Work task: Needed from the data below: every line from the one with "New Zealand, site RKU_CCAMB035." up to and including the one with "Tanzania, site M08, 2015-05-08", repeated exactly and with nothing else.

Data under study:

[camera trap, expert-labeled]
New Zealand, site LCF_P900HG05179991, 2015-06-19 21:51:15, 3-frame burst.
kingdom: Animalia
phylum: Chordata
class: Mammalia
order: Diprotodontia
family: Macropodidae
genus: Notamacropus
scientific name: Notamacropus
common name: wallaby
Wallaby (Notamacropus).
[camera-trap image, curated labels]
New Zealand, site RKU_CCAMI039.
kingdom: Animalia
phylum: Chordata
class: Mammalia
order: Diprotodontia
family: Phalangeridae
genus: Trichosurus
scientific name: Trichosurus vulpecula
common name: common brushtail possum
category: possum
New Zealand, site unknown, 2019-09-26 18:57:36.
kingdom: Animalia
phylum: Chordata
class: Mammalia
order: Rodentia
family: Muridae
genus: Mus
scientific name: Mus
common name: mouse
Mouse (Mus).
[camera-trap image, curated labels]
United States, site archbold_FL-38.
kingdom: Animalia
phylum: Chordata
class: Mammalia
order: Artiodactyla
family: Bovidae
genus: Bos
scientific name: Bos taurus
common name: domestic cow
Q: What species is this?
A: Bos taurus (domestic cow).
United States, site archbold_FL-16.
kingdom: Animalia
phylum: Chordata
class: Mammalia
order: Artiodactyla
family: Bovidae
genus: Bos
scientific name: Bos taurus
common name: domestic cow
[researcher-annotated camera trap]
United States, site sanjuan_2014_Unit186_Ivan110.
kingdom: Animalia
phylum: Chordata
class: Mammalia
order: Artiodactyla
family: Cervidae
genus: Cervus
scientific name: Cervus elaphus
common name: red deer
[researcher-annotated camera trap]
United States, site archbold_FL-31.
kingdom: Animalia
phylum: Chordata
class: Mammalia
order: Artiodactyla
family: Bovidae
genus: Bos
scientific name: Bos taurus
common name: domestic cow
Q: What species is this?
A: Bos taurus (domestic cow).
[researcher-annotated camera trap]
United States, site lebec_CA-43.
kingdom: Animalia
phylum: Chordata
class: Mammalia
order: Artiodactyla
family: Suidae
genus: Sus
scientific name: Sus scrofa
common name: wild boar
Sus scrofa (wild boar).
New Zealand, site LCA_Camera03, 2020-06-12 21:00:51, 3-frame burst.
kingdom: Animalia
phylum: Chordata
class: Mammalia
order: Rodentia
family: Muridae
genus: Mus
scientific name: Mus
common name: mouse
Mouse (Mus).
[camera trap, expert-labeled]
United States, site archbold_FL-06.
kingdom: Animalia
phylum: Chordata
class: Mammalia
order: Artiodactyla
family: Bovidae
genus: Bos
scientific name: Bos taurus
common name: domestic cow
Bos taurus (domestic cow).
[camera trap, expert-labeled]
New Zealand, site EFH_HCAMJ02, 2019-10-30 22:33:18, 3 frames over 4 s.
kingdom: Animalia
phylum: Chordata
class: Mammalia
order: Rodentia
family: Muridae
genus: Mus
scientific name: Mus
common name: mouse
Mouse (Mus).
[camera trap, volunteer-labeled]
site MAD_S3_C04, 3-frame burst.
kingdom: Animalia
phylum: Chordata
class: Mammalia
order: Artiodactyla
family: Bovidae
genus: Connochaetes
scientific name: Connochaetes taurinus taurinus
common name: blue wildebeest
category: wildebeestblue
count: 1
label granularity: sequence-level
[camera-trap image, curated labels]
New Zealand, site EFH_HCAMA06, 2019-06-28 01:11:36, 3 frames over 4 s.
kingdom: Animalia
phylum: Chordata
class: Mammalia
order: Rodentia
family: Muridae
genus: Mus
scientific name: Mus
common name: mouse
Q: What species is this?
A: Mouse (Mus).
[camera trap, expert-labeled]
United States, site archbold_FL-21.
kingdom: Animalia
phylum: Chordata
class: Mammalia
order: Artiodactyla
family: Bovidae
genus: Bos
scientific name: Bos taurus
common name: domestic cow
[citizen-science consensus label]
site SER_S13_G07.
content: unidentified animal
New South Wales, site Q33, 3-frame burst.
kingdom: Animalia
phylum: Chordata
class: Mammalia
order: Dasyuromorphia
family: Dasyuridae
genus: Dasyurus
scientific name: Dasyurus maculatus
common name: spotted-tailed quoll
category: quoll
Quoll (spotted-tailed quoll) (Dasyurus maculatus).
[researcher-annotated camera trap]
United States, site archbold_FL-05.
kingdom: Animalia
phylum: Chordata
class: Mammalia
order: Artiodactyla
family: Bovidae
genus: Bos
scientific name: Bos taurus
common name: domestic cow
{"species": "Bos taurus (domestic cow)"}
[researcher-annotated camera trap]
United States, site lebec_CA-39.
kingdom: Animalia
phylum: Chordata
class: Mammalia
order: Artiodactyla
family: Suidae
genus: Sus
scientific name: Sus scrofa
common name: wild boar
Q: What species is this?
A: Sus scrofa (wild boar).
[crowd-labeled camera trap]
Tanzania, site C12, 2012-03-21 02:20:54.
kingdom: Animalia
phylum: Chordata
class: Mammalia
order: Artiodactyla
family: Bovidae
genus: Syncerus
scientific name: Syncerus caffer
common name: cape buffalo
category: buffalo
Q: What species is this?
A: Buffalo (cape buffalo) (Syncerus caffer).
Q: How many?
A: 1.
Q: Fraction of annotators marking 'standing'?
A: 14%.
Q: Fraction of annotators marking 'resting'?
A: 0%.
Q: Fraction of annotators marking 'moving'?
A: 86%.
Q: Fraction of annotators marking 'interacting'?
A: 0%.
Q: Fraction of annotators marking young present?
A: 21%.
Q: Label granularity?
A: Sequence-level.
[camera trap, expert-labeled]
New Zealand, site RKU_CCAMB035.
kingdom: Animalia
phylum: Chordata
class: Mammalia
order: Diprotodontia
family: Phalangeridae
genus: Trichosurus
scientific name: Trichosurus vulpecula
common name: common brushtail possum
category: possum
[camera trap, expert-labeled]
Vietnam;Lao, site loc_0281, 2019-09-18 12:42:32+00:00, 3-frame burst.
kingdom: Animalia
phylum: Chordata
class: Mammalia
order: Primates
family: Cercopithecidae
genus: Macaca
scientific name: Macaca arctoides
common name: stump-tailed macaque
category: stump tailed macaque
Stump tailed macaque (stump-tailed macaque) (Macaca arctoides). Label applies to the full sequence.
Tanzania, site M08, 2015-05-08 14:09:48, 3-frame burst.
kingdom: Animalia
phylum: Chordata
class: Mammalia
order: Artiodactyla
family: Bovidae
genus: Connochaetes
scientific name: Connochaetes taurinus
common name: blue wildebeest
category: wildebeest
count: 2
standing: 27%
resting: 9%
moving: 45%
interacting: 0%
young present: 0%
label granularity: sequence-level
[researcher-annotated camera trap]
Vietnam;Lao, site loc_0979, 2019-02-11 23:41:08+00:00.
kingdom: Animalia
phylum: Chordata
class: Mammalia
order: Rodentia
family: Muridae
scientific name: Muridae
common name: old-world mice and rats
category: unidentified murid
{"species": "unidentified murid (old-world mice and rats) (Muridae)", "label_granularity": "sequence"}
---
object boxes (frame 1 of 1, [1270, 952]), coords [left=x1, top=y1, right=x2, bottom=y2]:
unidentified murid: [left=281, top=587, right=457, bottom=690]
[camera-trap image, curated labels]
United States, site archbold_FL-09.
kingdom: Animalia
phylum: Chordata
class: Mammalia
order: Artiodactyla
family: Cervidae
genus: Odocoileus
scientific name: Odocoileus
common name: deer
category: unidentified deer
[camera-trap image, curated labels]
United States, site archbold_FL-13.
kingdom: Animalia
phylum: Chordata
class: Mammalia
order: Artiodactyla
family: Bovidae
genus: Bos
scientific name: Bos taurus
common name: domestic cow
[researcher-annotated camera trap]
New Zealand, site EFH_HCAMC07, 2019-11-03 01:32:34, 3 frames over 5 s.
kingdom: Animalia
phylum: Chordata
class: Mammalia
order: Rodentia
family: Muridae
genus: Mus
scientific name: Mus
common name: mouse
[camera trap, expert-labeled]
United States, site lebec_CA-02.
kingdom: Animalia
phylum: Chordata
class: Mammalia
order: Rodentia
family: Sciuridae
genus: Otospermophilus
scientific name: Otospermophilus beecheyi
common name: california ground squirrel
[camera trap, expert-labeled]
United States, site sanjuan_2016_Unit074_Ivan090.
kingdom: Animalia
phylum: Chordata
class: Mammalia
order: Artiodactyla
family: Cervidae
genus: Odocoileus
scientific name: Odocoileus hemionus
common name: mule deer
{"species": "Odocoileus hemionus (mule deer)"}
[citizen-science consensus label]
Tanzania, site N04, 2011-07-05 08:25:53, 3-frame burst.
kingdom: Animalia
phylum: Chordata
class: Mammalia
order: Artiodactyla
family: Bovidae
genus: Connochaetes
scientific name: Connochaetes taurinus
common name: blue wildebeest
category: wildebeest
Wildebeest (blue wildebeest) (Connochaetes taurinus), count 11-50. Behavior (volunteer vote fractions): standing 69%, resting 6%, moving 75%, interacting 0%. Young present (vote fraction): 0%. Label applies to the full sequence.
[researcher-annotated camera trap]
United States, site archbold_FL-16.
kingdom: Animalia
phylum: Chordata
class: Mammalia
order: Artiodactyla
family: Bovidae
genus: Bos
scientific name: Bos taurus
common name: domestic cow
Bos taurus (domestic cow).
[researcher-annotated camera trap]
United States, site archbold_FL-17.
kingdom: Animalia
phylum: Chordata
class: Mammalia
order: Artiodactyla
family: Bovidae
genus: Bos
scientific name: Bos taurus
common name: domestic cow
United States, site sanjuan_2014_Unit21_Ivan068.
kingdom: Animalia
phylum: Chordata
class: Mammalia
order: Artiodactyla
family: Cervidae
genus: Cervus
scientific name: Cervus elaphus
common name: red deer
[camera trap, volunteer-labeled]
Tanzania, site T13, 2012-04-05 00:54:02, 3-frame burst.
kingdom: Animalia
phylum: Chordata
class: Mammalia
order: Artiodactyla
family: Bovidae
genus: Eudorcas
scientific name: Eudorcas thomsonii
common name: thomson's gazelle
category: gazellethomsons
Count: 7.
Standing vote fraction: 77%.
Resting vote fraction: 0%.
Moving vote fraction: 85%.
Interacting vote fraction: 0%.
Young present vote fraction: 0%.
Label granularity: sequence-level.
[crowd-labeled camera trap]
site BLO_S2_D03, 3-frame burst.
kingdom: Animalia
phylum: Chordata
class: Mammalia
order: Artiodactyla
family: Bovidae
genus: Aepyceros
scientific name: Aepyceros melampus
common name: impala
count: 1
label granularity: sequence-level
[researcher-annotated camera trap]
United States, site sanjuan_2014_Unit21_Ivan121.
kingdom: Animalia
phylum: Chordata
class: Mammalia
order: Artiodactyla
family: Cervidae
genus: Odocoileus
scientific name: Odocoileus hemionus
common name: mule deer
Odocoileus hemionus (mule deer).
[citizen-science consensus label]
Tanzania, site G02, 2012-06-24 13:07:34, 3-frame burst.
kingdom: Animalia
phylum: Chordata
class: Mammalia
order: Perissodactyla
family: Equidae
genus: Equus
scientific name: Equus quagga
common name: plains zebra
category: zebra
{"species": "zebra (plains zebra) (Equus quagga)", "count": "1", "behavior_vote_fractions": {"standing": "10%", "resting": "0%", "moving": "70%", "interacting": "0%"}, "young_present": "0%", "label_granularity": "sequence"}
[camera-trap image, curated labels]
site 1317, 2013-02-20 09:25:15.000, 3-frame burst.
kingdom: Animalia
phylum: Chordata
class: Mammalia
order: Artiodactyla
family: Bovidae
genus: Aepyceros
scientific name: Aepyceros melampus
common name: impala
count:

Exercise response:
New Zealand, site RKU_CCAMB035.
kingdom: Animalia
phylum: Chordata
class: Mammalia
order: Diprotodontia
family: Phalangeridae
genus: Trichosurus
scientific name: Trichosurus vulpecula
common name: common brushtail possum
category: possum
[camera trap, expert-labeled]
Vietnam;Lao, site loc_0281, 2019-09-18 12:42:32+00:00, 3-frame burst.
kingdom: Animalia
phylum: Chordata
class: Mammalia
order: Primates
family: Cercopithecidae
genus: Macaca
scientific name: Macaca arctoides
common name: stump-tailed macaque
category: stump tailed macaque
Stump tailed macaque (stump-tailed macaque) (Macaca arctoides). Label applies to the full sequence.
Tanzania, site M08, 2015-05-08 14:09:48, 3-frame burst.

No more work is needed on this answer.